◆ **Required action**:
Copy all records precisely, apart from the pictures.
──────── Information given ────────
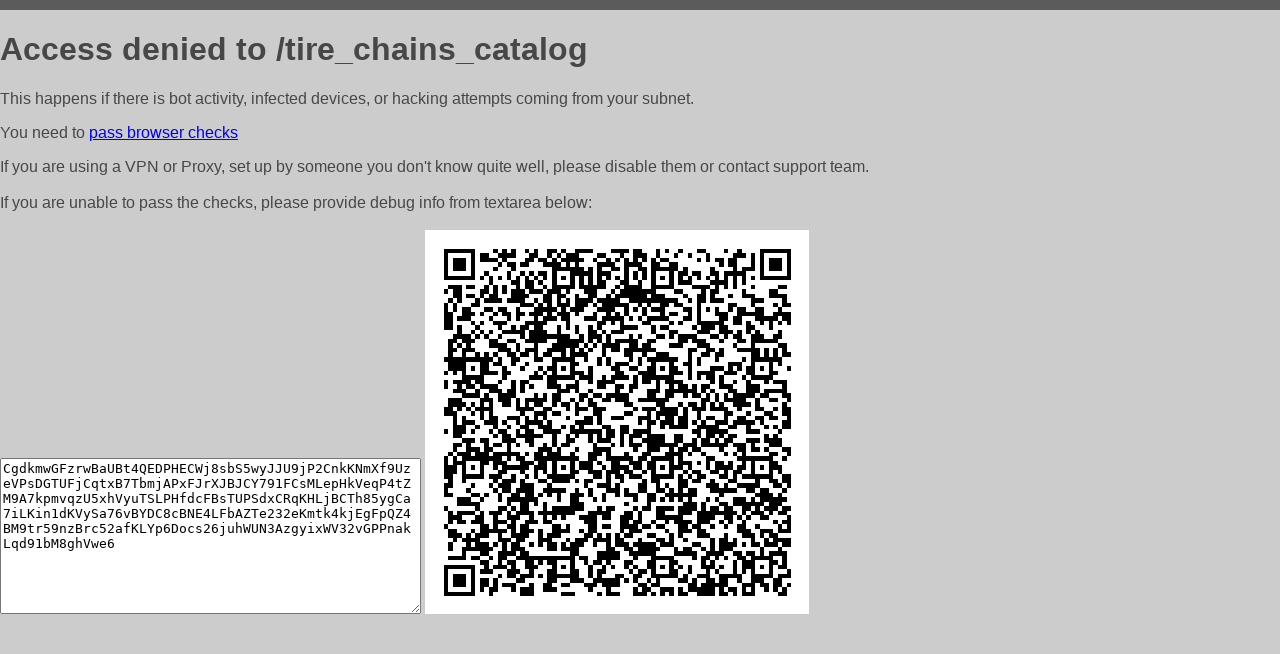

--- FILE ---
content_type: text/html; charset=utf-8
request_url: https://zap-ros.am/tire_chains_catalog
body_size: 1000
content:
<!DOCTYPE html PUBLIC "-//W3C//DTD HTML 4.01//EN">
<html>
<head>
    <meta http-equiv="content-type" content="text/html; charset=utf-8" />
	<meta name="ROBOTS" content="NOINDEX, NOFOLLOW" />
	<meta http-equiv="Cache-control" content="no-cache, must-revalidate" />
    <title>Access Denied</title>
  <style type="text/css">
 body {
      font-family: Arial, sans-serif;
      font-size: 100%;
      background: #CCCCCC;
      border-top: 10px solid #5B5B5B;
      padding: 0;
      margin:0;
      color:#474747;
  }
  </style>
</head>
<body>
    <h1>Access denied to /tire_chains_catalog </h1>
<p>This happens if there is bot activity, infected devices, or hacking attempts coming from your subnet.<br>
<p>You need to <a href="https://check81673.nodacdn.net/?bl-info=[base64]">pass browser checks</a><br>
<p>If you are using a VPN or Proxy, set up by someone you don't know quite well, please disable them or
contact support team.<br><br>
If you are unable to pass the checks, please provide debug info from textarea below:<br><br>
<textarea cols=50 rows=10 readonly>[base64]</textarea>
<img src="/.abcp-show-bimg/[base64]">
<br>
</p>
<p>
<!--You can also try <a href="https://geoinfo.cpv1.pro/lmnb5ZR9f2bRK8F8D4b/autocheck.dyn?blre=2&wmdrastf=hC5BctqmT2P&supinfo=[base64]">to
 pass an automatic check</a> but with no guarantee.</p> -->
</body>
</html>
────────
◆ **Answer**:
--- FILE ---
content_type: text/html; charset=utf-8
request_url: https://zap-ros.am/tire_chains_catalog
body_size: 1000
content:
<!DOCTYPE html PUBLIC "-//W3C//DTD HTML 4.01//EN">
<html>
<head>
    <meta http-equiv="content-type" content="text/html; charset=utf-8" />
	<meta name="ROBOTS" content="NOINDEX, NOFOLLOW" />
	<meta http-equiv="Cache-control" content="no-cache, must-revalidate" />
    <title>Access Denied</title>
  <style type="text/css">
 body {
      font-family: Arial, sans-serif;
      font-size: 100%;
      background: #CCCCCC;
      border-top: 10px solid #5B5B5B;
      padding: 0;
      margin:0;
      color:#474747;
  }
  </style>
</head>
<body>
    <h1>Access denied to /tire_chains_catalog </h1>
<p>This happens if there is bot activity, infected devices, or hacking attempts coming from your subnet.<br>
<p>You need to <a href="https://check81673.nodacdn.net/?bl-info=[base64]">pass browser checks</a><br>
<p>If you are using a VPN or Proxy, set up by someone you don't know quite well, please disable them or
contact support team.<br><br>
If you are unable to pass the checks, please provide debug info from textarea below:<br><br>
<textarea cols=50 rows=10 readonly>[base64]</textarea>
<img src="/.abcp-show-bimg/[base64]">
<br>
</p>
<p>
<!--You can also try <a href="https://geoinfo.cpv1.pro/lmnb5ZR9f2bRK8F8D4b/autocheck.dyn?blre=2&wmdrastf=hC5BctqmT2P&supinfo=[base64]">to
 pass an automatic check</a> but with no guarantee.</p> -->
</body>
</html>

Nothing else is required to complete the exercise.